# [WHAT YOU HAVE TO DO]
Retype each entry below, keeping every character the same.

....

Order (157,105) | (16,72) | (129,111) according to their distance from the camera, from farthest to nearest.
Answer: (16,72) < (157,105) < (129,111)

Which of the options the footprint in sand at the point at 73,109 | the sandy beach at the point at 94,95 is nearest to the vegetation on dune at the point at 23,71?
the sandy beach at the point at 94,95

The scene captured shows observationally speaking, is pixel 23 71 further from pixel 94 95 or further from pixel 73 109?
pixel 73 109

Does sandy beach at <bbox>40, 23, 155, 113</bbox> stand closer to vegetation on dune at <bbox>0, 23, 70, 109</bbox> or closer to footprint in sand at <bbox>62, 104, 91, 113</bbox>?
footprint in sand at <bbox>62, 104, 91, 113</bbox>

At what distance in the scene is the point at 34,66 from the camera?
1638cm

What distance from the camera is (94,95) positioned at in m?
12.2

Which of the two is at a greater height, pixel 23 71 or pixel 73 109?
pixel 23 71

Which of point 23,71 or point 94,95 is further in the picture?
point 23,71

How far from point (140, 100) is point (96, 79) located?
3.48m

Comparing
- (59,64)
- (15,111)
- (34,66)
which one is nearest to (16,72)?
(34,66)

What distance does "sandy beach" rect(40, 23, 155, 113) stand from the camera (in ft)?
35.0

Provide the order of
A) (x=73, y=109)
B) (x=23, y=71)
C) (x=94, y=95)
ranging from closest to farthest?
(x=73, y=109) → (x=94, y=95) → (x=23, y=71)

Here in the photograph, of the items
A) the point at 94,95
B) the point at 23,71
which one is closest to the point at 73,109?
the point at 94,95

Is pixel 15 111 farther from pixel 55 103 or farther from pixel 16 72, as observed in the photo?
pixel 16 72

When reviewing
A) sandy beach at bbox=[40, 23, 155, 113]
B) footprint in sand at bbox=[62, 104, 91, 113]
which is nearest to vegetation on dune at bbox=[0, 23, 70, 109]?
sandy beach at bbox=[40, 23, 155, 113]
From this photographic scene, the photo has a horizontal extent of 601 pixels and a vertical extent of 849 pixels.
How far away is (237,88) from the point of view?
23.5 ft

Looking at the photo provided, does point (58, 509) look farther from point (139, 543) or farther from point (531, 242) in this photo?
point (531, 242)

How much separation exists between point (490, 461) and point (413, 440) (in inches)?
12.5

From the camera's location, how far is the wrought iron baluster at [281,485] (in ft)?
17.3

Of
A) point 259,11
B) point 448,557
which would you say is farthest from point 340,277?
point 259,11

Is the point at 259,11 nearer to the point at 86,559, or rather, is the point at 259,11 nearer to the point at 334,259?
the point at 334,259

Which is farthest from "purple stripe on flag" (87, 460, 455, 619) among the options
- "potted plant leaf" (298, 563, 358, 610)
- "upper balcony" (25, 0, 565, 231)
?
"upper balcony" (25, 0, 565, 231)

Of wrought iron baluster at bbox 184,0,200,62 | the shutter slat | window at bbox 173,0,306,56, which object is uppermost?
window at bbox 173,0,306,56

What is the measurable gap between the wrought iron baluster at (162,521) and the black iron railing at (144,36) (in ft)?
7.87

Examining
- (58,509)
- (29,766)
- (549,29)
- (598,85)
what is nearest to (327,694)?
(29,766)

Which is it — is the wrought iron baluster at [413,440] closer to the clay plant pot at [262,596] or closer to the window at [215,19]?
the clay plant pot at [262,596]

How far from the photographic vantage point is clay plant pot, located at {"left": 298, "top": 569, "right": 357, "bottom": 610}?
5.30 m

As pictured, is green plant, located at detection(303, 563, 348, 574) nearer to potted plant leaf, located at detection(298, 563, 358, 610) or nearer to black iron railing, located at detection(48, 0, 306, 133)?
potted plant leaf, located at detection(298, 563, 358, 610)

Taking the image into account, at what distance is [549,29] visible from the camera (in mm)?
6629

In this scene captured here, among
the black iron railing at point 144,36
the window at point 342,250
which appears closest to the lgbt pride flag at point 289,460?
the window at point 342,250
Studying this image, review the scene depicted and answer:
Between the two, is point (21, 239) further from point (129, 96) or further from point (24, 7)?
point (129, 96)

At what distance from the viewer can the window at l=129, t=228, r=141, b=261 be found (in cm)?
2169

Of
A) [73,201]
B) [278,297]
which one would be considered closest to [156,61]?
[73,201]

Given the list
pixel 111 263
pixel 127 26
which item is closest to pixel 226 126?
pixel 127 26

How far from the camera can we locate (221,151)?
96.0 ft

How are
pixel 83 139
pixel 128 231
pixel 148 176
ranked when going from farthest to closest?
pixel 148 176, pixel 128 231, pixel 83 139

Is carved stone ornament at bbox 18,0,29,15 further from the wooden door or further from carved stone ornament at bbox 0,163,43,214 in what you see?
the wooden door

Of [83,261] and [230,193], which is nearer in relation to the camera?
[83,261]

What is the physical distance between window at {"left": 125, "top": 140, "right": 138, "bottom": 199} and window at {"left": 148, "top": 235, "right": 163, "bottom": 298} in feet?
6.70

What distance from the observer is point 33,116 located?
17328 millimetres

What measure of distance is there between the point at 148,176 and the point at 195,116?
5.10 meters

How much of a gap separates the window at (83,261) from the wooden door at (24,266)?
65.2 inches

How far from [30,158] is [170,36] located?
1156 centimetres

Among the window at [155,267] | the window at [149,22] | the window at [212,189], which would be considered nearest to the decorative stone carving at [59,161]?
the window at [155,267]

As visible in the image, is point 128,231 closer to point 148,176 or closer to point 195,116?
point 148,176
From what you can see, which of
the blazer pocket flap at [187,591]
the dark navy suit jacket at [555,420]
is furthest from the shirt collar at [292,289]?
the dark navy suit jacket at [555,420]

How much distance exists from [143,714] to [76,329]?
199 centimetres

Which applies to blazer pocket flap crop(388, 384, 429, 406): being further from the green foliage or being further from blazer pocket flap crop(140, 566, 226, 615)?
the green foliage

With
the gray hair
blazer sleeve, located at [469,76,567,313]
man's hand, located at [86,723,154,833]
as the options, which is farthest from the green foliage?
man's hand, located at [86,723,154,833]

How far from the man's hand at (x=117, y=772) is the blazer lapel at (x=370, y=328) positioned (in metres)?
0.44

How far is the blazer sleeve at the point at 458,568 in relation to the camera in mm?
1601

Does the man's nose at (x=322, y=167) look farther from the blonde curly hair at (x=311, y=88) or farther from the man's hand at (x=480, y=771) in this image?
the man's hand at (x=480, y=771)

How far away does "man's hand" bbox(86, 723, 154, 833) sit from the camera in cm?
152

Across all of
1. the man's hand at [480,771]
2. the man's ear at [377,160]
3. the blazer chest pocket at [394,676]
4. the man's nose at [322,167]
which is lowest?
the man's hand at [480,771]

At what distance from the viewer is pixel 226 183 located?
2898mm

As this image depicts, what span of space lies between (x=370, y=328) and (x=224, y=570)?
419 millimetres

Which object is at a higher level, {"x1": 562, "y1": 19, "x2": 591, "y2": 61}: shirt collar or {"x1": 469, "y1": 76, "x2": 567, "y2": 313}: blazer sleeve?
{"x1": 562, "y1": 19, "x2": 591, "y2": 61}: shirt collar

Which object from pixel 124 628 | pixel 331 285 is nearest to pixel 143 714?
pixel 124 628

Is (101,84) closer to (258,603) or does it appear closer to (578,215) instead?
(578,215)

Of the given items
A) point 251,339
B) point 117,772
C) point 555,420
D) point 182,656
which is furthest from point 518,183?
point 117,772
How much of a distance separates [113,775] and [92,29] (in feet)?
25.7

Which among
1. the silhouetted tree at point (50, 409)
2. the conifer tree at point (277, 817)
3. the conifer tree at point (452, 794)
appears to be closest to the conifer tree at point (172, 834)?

....

# [EXPECTED OUTPUT]
Order (157,105) | (16,72) | (129,111) according to their distance from the camera, from farthest to nearest.
Answer: (16,72) < (157,105) < (129,111)

Which of the options the footprint in sand at the point at 73,109 | the sandy beach at the point at 94,95 is nearest to the vegetation on dune at the point at 23,71?
the sandy beach at the point at 94,95

The scene captured shows observationally speaking, is pixel 23 71 further from pixel 94 95 or further from pixel 73 109?
pixel 73 109

Does sandy beach at <bbox>40, 23, 155, 113</bbox> stand closer to vegetation on dune at <bbox>0, 23, 70, 109</bbox> or closer to footprint in sand at <bbox>62, 104, 91, 113</bbox>?
footprint in sand at <bbox>62, 104, 91, 113</bbox>

At what distance in the scene is the point at 34,66 from the camera?
1638cm

What distance from the camera is (94,95) positioned at in m?
12.2

Which of the two is at a greater height, pixel 23 71 or pixel 73 109?
pixel 23 71

Which of point 23,71 or point 94,95 is further in the picture?
point 23,71

How far from point (140, 100) is point (96, 79) located?
3.48m

Comparing
- (59,64)
- (15,111)
- (34,66)
which one is nearest to (16,72)?
(34,66)

What distance does "sandy beach" rect(40, 23, 155, 113) stand from the camera (in ft)?
35.0

Provide the order of
A) (x=73, y=109)
B) (x=23, y=71)
C) (x=94, y=95)
ranging from closest to farthest?
(x=73, y=109) → (x=94, y=95) → (x=23, y=71)

Here in the photograph, of the items
A) the point at 94,95
B) the point at 23,71
which one is closest to the point at 73,109?
the point at 94,95

Is pixel 15 111 farther from pixel 55 103 or farther from pixel 16 72, as observed in the photo?
pixel 16 72

When reviewing
A) sandy beach at bbox=[40, 23, 155, 113]
B) footprint in sand at bbox=[62, 104, 91, 113]
which is nearest to vegetation on dune at bbox=[0, 23, 70, 109]?
sandy beach at bbox=[40, 23, 155, 113]
From this photographic scene, the photo has a horizontal extent of 601 pixels and a vertical extent of 849 pixels.
How far away is (237,88) from the point of view?
23.5 ft

Looking at the photo provided, does point (58, 509) look farther from point (139, 543) or farther from point (531, 242) in this photo?
point (531, 242)

How much separation exists between point (490, 461) and point (413, 440) (in inches)?
12.5

From the camera's location, how far is the wrought iron baluster at [281,485] (in ft)?
17.3

Of
A) point 259,11
B) point 448,557
which would you say is farthest from point 340,277?
point 259,11

Is the point at 259,11 nearer to the point at 86,559, or rather, is the point at 259,11 nearer to the point at 334,259?
the point at 334,259

Which is farthest from "purple stripe on flag" (87, 460, 455, 619) among the options
- "potted plant leaf" (298, 563, 358, 610)
- "upper balcony" (25, 0, 565, 231)
?
"upper balcony" (25, 0, 565, 231)

Of wrought iron baluster at bbox 184,0,200,62 | the shutter slat | window at bbox 173,0,306,56, which object is uppermost?
window at bbox 173,0,306,56

What is the measurable gap between the wrought iron baluster at (162,521) and the black iron railing at (144,36) (in ft)?
7.87

Examining
- (58,509)
- (29,766)
- (549,29)
- (598,85)
what is nearest to (327,694)?
(29,766)

Which is it — is the wrought iron baluster at [413,440] closer to the clay plant pot at [262,596] or closer to the window at [215,19]?
the clay plant pot at [262,596]

How far from the photographic vantage point is clay plant pot, located at {"left": 298, "top": 569, "right": 357, "bottom": 610}?
5.30 m

As pictured, is green plant, located at detection(303, 563, 348, 574) nearer to potted plant leaf, located at detection(298, 563, 358, 610) or nearer to black iron railing, located at detection(48, 0, 306, 133)?
potted plant leaf, located at detection(298, 563, 358, 610)

Taking the image into account, at what distance is [549,29] visible from the camera (in mm)?
6629

In this scene captured here, among
the black iron railing at point 144,36
the window at point 342,250
which appears closest to the lgbt pride flag at point 289,460?
the window at point 342,250
Studying this image, review the scene depicted and answer:
Between the two, is point (21, 239) further from point (129, 96) or further from point (24, 7)?
point (129, 96)

At what distance from the viewer can the window at l=129, t=228, r=141, b=261 be found (in cm)?
2169

Of
A) [73,201]
B) [278,297]
which one would be considered closest to [156,61]?
[73,201]

Given the list
pixel 111 263
pixel 127 26
which item is closest to pixel 226 126?
pixel 127 26

How far from the camera can we locate (221,151)?
96.0 ft

How are
pixel 83 139
pixel 128 231
pixel 148 176
ranked when going from farthest to closest?
pixel 148 176, pixel 128 231, pixel 83 139

Is carved stone ornament at bbox 18,0,29,15 further from the wooden door or further from carved stone ornament at bbox 0,163,43,214 in what you see?
the wooden door

Of [83,261] and [230,193], which is nearer in relation to the camera?
[83,261]

What is the physical distance between window at {"left": 125, "top": 140, "right": 138, "bottom": 199} and window at {"left": 148, "top": 235, "right": 163, "bottom": 298} in feet?
6.70

What distance from the observer is point 33,116 located?
17328 millimetres

What measure of distance is there between the point at 148,176 and the point at 195,116?
5.10 meters

How much of a gap separates the window at (83,261) from the wooden door at (24,266)?
65.2 inches

How far from [30,158] is [170,36] located?
1156 centimetres

Among the window at [155,267] | the window at [149,22] | the window at [212,189], which would be considered nearest to the decorative stone carving at [59,161]?
the window at [155,267]

As visible in the image, is point 128,231 closer to point 148,176 or closer to point 195,116?
point 148,176
From what you can see, which of
the blazer pocket flap at [187,591]
the dark navy suit jacket at [555,420]
is furthest from the shirt collar at [292,289]?
the dark navy suit jacket at [555,420]

How much distance exists from [143,714] to [76,329]?
199 centimetres

Which applies to blazer pocket flap crop(388, 384, 429, 406): being further from the green foliage or being further from blazer pocket flap crop(140, 566, 226, 615)?
the green foliage

With
the gray hair
blazer sleeve, located at [469,76,567,313]
man's hand, located at [86,723,154,833]
as the options, which is farthest from the green foliage?
man's hand, located at [86,723,154,833]

How far from the man's hand at (x=117, y=772) is the blazer lapel at (x=370, y=328) positioned (in metres)?
0.44

How far is the blazer sleeve at the point at 458,568 in relation to the camera in mm?
1601

Does the man's nose at (x=322, y=167) look farther from the blonde curly hair at (x=311, y=88) or farther from the man's hand at (x=480, y=771) in this image?
the man's hand at (x=480, y=771)

How far away does "man's hand" bbox(86, 723, 154, 833) sit from the camera in cm?
152

Across all of
1. the man's hand at [480,771]
2. the man's ear at [377,160]
3. the blazer chest pocket at [394,676]
4. the man's nose at [322,167]
which is lowest?
the man's hand at [480,771]

At what distance from the viewer is pixel 226 183 located?
2898mm

As this image depicts, what span of space lies between (x=370, y=328) and (x=224, y=570)?
419 millimetres

Which object is at a higher level, {"x1": 562, "y1": 19, "x2": 591, "y2": 61}: shirt collar or {"x1": 469, "y1": 76, "x2": 567, "y2": 313}: blazer sleeve?
{"x1": 562, "y1": 19, "x2": 591, "y2": 61}: shirt collar

Which object from pixel 124 628 | pixel 331 285 is nearest to pixel 143 714?
pixel 124 628

Is (101,84) closer to (258,603) or does it appear closer to (578,215) instead?
(578,215)

Of the given items
A) point 251,339
B) point 117,772
C) point 555,420
D) point 182,656
which is furthest from point 518,183?
point 117,772
How much of a distance separates [113,775] and [92,29] (in feet)?
25.7

Which among
1. the silhouetted tree at point (50, 409)
2. the conifer tree at point (277, 817)
3. the conifer tree at point (452, 794)
appears to be closest to the conifer tree at point (172, 834)?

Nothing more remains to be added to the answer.